**WHAT YOU WILL DO**
Transcribe the listing exactly; drop the images.

BEGIN DATA BELOW

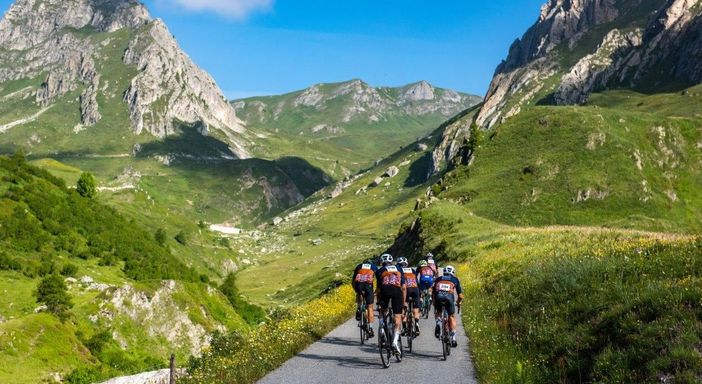 Torna La Fausto Coppi, lunedì 21 novembre scattano le iscrizioni per l'edizione 2023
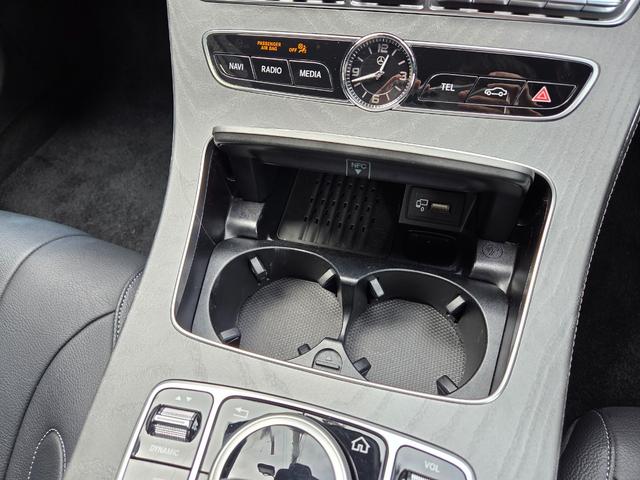 ＣＬＳクラス ＣＬＳ２２０ｄ　スポーツ　黒革シート　ＧＴ６３仕様フロントバンパー　ＧＴ６３仕様リアバンパー＆ディフューザー　パナメリカーナグリル　６３仕様２０ＡＷ　４本出しマフラーカッター　パワートランク　３６０カメラ　シートヒーター（62枚目）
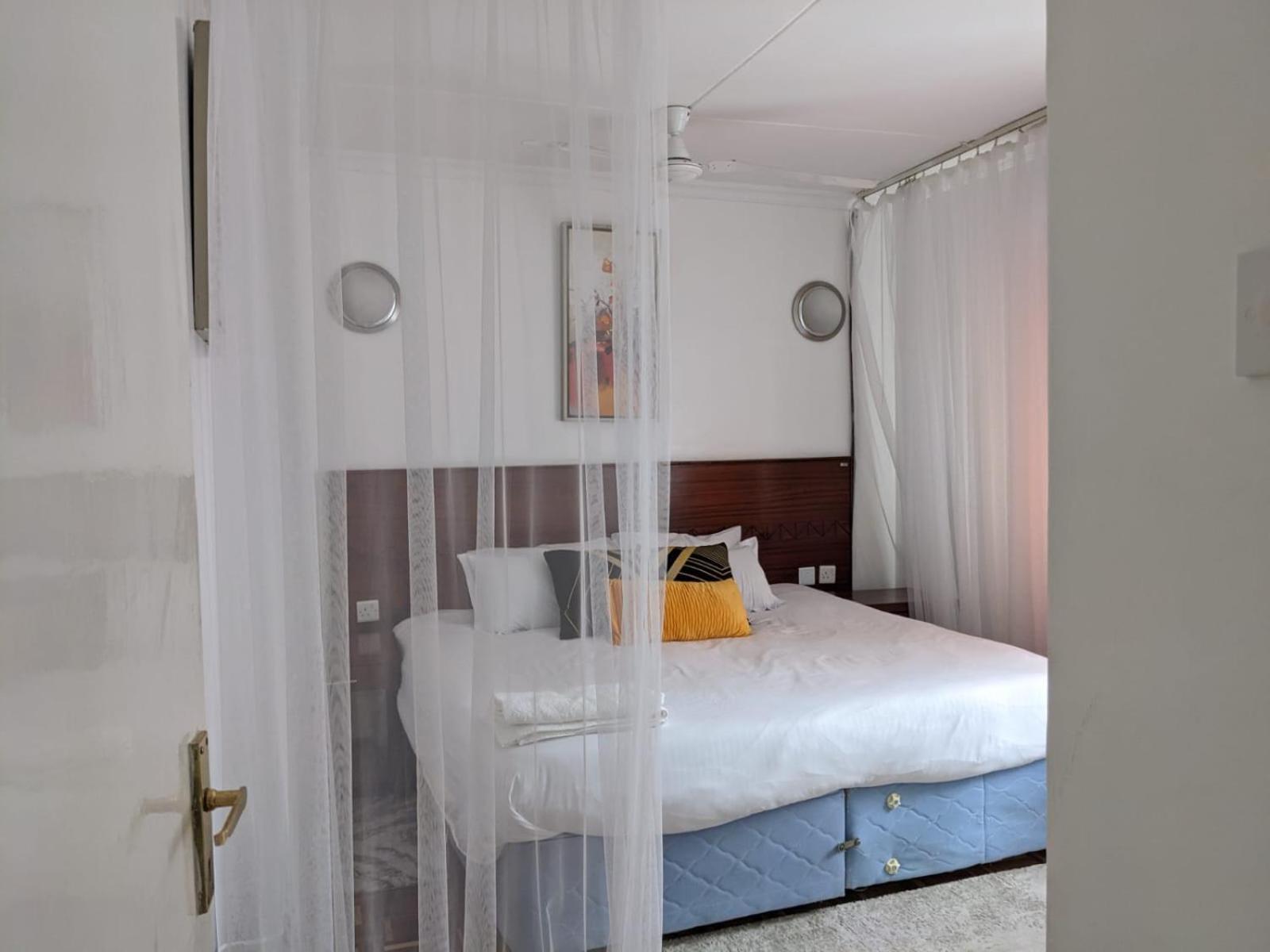 Westlands Bliss By Bliss Haven Apartment Nairobi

END DATA BELOW

**OUTPUT**
 Torna La Fausto Coppi, lunedì 21 novembre scattano le iscrizioni per l'edizione 2023
 ＣＬＳクラス ＣＬＳ２２０ｄ　スポーツ　黒革シート　ＧＴ６３仕様フロントバンパー　ＧＴ６３仕様リアバンパー＆ディフューザー　パナメリカーナグリル　６３仕様２０ＡＷ　４本出しマフラーカッター　パワートランク　３６０カメラ　シートヒーター（62枚目）
 Westlands Bliss By Bliss Haven Apartment Nairobi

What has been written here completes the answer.